• Short problem:
Rewrite the items below with every "dune vegetation" changed to "coastal shrubs" and nothing else altered, leaving out the pictures.

• Entries supplied:
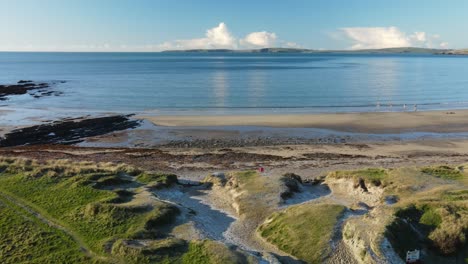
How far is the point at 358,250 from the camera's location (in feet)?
68.8

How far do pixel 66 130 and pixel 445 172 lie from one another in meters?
50.6

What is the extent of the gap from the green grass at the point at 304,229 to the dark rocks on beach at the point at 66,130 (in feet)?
123

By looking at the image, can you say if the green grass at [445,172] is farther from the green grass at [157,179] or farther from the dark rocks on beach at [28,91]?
the dark rocks on beach at [28,91]

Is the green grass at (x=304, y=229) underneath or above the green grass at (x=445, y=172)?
underneath

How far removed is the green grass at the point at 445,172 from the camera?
32.6m

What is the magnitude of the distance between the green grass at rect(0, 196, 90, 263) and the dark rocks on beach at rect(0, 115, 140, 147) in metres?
30.2

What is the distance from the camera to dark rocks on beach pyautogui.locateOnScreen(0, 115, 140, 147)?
2112 inches

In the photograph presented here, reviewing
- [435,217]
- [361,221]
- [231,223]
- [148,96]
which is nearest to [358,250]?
[361,221]

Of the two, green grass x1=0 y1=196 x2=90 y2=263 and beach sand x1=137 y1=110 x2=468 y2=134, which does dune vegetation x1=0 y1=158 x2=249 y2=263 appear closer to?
green grass x1=0 y1=196 x2=90 y2=263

• Solution to the problem:
How far is the point at 358,250 from the camera's location (in feet)?
68.8

How far do pixel 66 130 and pixel 445 172 lie from one another in meters?
50.6

What is the extent of the gap from the green grass at the point at 304,229 to the dark rocks on beach at the point at 66,130 (in feet)?
123

By looking at the image, can you say if the green grass at [445,172] is farther from the green grass at [157,179] or farther from the dark rocks on beach at [28,91]?
the dark rocks on beach at [28,91]

Is the green grass at (x=304, y=229) underneath or above the green grass at (x=445, y=172)?
underneath

How far removed is the green grass at the point at 445,172 from the camera?
32.6m

What is the magnitude of the distance between the green grass at rect(0, 196, 90, 263) and the dark rocks on beach at rect(0, 115, 140, 147) in metres?
30.2

What is the distance from the camera to dark rocks on beach pyautogui.locateOnScreen(0, 115, 140, 147)?
2112 inches

In the photograph presented here, reviewing
- [435,217]
- [361,221]
- [231,223]
- [148,96]
which is nearest to [358,250]?
[361,221]

Of the two, green grass x1=0 y1=196 x2=90 y2=263 and beach sand x1=137 y1=110 x2=468 y2=134, which does coastal shrubs x1=0 y1=158 x2=249 y2=263 appear closer to?
green grass x1=0 y1=196 x2=90 y2=263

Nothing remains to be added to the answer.